DATA ENTRIES

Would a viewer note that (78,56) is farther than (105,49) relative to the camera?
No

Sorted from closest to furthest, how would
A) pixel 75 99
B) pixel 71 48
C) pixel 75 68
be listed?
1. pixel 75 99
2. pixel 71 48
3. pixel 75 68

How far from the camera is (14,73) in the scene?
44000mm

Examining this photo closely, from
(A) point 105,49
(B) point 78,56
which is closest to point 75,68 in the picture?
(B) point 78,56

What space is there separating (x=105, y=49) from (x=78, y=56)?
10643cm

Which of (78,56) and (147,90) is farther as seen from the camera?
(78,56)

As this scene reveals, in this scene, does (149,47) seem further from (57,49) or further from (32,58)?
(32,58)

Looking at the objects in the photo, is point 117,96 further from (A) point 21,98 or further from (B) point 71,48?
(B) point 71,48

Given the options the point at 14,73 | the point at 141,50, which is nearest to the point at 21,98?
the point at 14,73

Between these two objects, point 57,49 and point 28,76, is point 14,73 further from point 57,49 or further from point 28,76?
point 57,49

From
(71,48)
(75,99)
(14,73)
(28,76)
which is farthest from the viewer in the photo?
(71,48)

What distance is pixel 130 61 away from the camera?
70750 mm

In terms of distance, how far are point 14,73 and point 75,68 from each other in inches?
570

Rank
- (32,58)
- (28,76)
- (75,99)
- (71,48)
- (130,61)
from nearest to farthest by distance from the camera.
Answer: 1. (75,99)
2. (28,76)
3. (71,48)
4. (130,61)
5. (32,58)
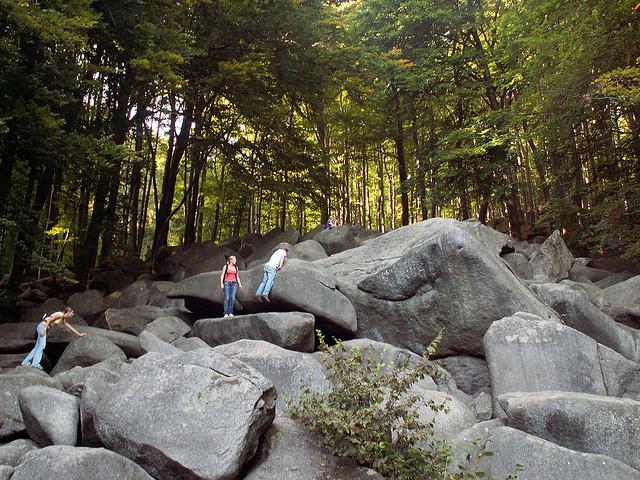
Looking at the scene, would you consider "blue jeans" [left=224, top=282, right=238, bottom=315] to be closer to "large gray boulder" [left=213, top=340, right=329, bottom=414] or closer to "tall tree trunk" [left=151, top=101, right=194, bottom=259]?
"large gray boulder" [left=213, top=340, right=329, bottom=414]

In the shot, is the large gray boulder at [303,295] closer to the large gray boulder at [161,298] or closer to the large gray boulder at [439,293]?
the large gray boulder at [439,293]

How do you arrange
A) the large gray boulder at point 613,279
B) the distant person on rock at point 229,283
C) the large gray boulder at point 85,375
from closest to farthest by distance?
the large gray boulder at point 85,375 < the distant person on rock at point 229,283 < the large gray boulder at point 613,279

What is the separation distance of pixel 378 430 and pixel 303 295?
5.35m

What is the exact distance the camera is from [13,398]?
621 cm

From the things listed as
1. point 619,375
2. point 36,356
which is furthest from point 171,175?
point 619,375

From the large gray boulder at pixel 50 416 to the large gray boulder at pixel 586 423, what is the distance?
472cm

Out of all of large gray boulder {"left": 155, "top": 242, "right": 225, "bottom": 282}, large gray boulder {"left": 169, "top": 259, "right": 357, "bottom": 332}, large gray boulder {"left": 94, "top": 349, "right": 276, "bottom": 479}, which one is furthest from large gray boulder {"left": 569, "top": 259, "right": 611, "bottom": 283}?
large gray boulder {"left": 94, "top": 349, "right": 276, "bottom": 479}

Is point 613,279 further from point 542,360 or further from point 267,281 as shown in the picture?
point 267,281

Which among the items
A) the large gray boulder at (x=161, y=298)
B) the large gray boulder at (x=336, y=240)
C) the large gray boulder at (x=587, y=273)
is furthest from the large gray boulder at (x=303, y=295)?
the large gray boulder at (x=587, y=273)

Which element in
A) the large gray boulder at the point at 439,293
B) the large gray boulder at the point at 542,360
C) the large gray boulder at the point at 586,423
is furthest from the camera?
the large gray boulder at the point at 439,293

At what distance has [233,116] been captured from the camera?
762 inches

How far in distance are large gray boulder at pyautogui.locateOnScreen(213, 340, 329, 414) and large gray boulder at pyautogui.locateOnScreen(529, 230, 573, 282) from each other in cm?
1005

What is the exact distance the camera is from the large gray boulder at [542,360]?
6.64 meters

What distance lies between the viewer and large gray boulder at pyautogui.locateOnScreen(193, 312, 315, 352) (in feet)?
27.6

STATED EXERCISE
Copy the listing from the line that has "How far in distance" through the line that has "6.64 meters", substituting "big gray rock" for every occurrence of "large gray boulder" and leaving everything else unchanged.

CORRECT OUTPUT
How far in distance are big gray rock at pyautogui.locateOnScreen(213, 340, 329, 414) and big gray rock at pyautogui.locateOnScreen(529, 230, 573, 282) from each other in cm?
1005

What is the exact distance the camera is from the big gray rock at [542,360]?
6.64 meters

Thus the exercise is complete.